第34話 意見を合わせる難しさ
春が本格的に訪れ、私たちの絵本づくりは佳境に入っていた。それぞれの役割をこなしながら、少しずつ形になっていく作品を見て、私たちは達成感を感じつつも、新たな課題に直面し始めていた。
ある日、カフェで集まり、ストーリーの展開について話し合っていた時だった。私は「鳥の主人公が最後に空を飛ぶシーンをもっと壮大に描きたい」と提案した。それに対して、美香さんは「でも、もっと日常的で親しみやすい方が良いんじゃないかな」と意見を述べた。
「壮大な方が印象に残ると思うんだけど」と私が食い下がると、美香さんは少し不満そうな顔をした。「でも、それだと話が現実離れしすぎて、咲子さんの優しいデザインと合わなくなると思うの。」
その場にいた咲子さんは、私たちのやり取りをじっと聞いていたが、少し困ったような表情を浮かべていた。
私たちはお互いに譲れない部分を感じていたが、それでも意見を合わせる方法を見つけようと努力していた。しかし、話が進むにつれて、どこかぎこちない空気が漂い始めた。
その時、咲子さんが静かに口を開いた。
「……どちらの意見も良いと思う。でも、私は、鳥が自分の力で小さな一歩を踏み出すシーンが好きかも。壮大なことじゃなくても、自分が前に進むのって、それだけで大きなことだから。」
その言葉に、私と美香さんはハッとした。咲子さんが、自分の思いを真剣に伝えてくれるのは初めてのことで、その言葉には彼女自身の経験や思いが込められているのが伝わった。
私は少し反省しながら言った。「確かにそうだね。壮大なシーンもいいけど、小さな一歩が大切だっていうのは、この物語のテーマそのものだよね。」
美香さんも「うん、咲子さんの言う通りだと思う。日常の中で自分の力で進む姿を描くのが、この絵本にぴったりかもしれない」と納得してくれた。

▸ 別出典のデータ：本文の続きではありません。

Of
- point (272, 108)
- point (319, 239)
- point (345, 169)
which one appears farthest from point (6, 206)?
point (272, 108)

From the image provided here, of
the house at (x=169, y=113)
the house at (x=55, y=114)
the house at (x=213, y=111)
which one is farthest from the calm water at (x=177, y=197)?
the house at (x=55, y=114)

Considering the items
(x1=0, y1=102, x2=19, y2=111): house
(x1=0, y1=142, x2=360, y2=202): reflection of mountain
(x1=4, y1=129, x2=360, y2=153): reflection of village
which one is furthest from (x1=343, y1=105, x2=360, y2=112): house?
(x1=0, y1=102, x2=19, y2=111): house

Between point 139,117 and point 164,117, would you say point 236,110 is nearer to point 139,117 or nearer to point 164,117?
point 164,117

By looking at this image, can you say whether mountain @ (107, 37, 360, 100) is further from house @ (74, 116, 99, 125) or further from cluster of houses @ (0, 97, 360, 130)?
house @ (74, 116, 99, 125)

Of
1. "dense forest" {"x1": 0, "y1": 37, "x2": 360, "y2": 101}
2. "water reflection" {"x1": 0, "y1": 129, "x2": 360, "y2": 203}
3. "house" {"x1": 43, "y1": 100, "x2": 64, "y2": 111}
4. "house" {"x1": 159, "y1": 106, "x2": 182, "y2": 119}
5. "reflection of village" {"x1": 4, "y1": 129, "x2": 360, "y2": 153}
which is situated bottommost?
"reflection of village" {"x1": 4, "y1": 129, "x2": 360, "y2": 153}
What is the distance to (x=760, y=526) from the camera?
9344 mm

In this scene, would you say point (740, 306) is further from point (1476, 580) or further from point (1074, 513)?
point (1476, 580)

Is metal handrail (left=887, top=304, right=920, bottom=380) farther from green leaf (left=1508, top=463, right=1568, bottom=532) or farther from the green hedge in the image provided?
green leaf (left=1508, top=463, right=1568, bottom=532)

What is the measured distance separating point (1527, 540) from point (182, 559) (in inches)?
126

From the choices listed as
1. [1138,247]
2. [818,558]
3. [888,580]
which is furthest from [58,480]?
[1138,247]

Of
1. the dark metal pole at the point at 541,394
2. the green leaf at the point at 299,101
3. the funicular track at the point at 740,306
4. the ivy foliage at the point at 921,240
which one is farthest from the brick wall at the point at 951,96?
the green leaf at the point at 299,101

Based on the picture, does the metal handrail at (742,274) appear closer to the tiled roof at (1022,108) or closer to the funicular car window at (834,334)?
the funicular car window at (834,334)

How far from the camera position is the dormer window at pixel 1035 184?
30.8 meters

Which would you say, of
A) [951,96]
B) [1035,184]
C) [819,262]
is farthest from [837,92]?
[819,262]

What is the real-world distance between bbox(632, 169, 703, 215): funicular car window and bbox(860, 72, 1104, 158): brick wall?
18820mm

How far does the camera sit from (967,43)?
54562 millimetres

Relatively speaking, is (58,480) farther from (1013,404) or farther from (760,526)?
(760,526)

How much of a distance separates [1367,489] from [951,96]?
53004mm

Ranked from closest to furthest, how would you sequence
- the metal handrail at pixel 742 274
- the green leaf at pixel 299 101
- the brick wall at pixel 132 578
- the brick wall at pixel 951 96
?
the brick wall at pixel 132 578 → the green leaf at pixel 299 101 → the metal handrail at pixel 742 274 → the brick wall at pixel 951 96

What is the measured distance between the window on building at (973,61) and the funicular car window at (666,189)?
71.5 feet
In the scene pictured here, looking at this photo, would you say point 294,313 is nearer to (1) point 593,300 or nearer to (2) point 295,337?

その後、私たちは再び話し合いを進め、ストーリーのラストを修正することにした。鳥が友達に支えられながら、自分の力で初めて小さく飛び立つシーン。それを描くことで、私たち三人が大切にしている思いをしっかりと伝えられると感じた。
帰り道、咲子さんが「今日、私が意見を言っても良かったのかな」と少し不安そうに聞いてきた。

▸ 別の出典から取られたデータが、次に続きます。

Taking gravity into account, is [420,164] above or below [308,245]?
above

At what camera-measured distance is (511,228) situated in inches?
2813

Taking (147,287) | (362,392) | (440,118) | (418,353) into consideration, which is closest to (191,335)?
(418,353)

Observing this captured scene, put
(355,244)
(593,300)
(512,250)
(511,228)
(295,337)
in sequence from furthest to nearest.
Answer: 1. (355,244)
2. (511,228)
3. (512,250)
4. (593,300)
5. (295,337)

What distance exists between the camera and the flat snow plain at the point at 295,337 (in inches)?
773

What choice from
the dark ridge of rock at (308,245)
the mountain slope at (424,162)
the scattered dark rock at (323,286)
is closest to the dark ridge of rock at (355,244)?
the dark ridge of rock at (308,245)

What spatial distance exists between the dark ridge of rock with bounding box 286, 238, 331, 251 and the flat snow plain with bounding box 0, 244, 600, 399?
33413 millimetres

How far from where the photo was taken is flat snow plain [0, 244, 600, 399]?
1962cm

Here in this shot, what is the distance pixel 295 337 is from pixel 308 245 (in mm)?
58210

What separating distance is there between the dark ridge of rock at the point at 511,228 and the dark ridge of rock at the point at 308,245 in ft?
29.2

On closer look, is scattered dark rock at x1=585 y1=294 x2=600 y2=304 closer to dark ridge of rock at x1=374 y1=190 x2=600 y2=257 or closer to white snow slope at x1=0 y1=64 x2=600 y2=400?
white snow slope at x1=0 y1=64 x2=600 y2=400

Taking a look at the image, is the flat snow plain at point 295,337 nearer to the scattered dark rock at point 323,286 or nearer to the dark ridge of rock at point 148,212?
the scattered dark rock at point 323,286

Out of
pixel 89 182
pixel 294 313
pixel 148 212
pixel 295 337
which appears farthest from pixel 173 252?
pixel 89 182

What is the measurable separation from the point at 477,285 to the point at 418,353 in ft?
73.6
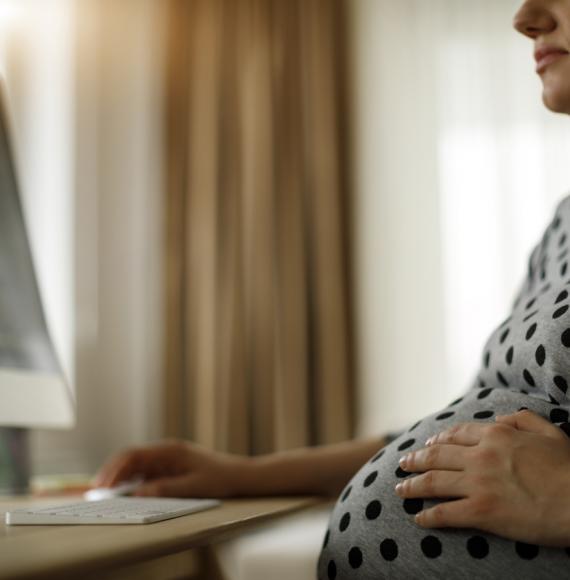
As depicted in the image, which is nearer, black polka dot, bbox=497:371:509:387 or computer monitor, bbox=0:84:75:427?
black polka dot, bbox=497:371:509:387

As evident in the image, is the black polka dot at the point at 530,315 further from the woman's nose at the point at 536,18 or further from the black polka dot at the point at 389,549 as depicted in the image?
the woman's nose at the point at 536,18

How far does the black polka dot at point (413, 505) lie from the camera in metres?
0.72

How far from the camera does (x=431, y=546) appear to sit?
691 millimetres

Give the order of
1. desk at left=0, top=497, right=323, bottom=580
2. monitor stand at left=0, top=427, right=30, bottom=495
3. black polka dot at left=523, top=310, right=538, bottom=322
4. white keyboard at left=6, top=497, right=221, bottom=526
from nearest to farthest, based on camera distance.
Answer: desk at left=0, top=497, right=323, bottom=580, white keyboard at left=6, top=497, right=221, bottom=526, black polka dot at left=523, top=310, right=538, bottom=322, monitor stand at left=0, top=427, right=30, bottom=495

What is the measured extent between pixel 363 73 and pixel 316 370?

私は笑顔で「もちろんだよ。咲子さんの意見がなかったら、きっとまとまらなかったと思う」と答えた。
美香さんも「本当にそうだよ。咲子さんが自分の思いを言ってくれたからこそ、いい方向に進めたんだよ」と力強く言った。
春の柔らかな風の中、私たちはまた一歩成長することができた。それは、意見をぶつけ合うことでお互いを理解し合い、支え合う絆を深めた証だった。
絵本の完成はもうすぐだ。それがどんな形になるのかを楽しみにしながら、私たちは新しい未来に向かって進んでいくのだった。